I walked along Old Compton Street. There wasn’t much trade going on. One or two women plucked my elbow, but I thanked them for the compliment and told them not tonight, darling, wishing I had gone straight home rather than put myself between Kenny Dukes and Dicky Bush. They could take care of each other without my help. I pulled up my collar against the drizzle and walked across Cambridge Circus. Somebody was pushing a pram up St Martin’s Lane, and I tapped him on the shoulder. ‘Delphick, how’s life?’
He glared at me. ‘Fuck off.’
London isn’t a very friendly place. It even brings out the worst in those who come from the North. ‘That’s no way to talk to somebody who not only gave you a lift to Stevenage, but bought you breakfast as well.’
He had another look. ‘You forgot to pay me for the poem.’
The panda also glanced at me resentfully. The pram was battened down with cord and canvas. Delphick wore a fashionable jacket and cravat under his duffel coat. ‘Did you give a reading tonight?’
‘Reading?’ he said. ‘Well, I suppose you’d call it that. The place was full,
but when I sent the hat round it came back with six pounds fifty, four Deutschmarks and a Canadian cent with a hole in it. I sometimes think I’ll pack it in and get a job as a tally clerk in a corduroy factory, except that they’ve all closed down. I’m going back to Doggerel Bank tomorrow, but tonight I’ve got nowhere to stay, so I have to push this idle panda all over the place till dawn. The person who was going to put me up in Camden Town threw me out because his missis took a shine to me. Where do you live?’
I offered a cigarette, and he tried to take two. ‘I sleep above my employer’s garage. It wouldn’t be any good.’
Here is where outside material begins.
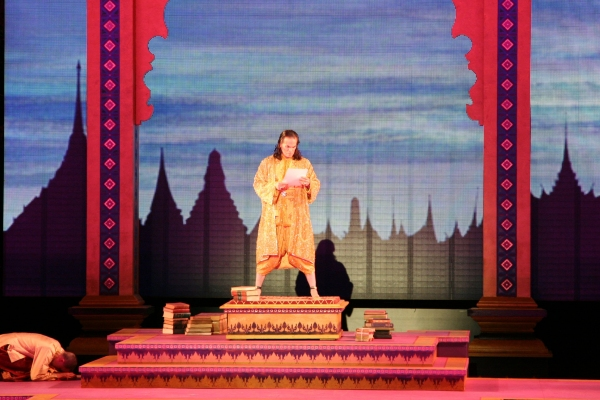 Photo Flash: First Look at Laura Michelle Kelly, Kevin Gray in the Muny's THE KING AND I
‘I’m losing my faith in people, and that’s bad for a poet. I don’t know what I’m going to do. Nobody is happy to do me a favour anymore.’
I got annoyed. ‘When did you last do anybody a favour?’
A copper looked at us as he walked by. Being young, he didn’t know whether to wish me good night, sir, or take me in for questioning. ‘Me? Do somebody a favour?’
I heard an ambulance running in circles somewhere beyond the Marylebone Road. ‘You could give somebody a poem now and again. It wouldn’t hurt you.’
‘That’s my bread and butter. Poems are priceless and precious.’
‘I suppose you only give ’em to girls who sleep with you.’
He squinted. ‘How did you guess?’
A bundle of rags tied in the middle with a bit of rope, a bushy grey beard at the top, and a jellyfish of footcloths at the bottom, shifted down the road poking at cardboard boxes in shop doorways. Four bulging plastic bags, like airships at their moorings, hung from whoever it was, man or woman.
‘People like that should be shut up for life,’ Delphick exclaimed. ‘The place is crawling with ’em.’
The bundle of rags, about a hundred yards up on the other side of the road, stopped. He unclipped the plastic bags, rummaged in one, and took out a cigar. ‘Did I hear right?’ he called in a clear, loud and fairly unaccented voice. ‘Or did my hardened ears deceive me? Would my callous fellow man like to try shutting me up for life?’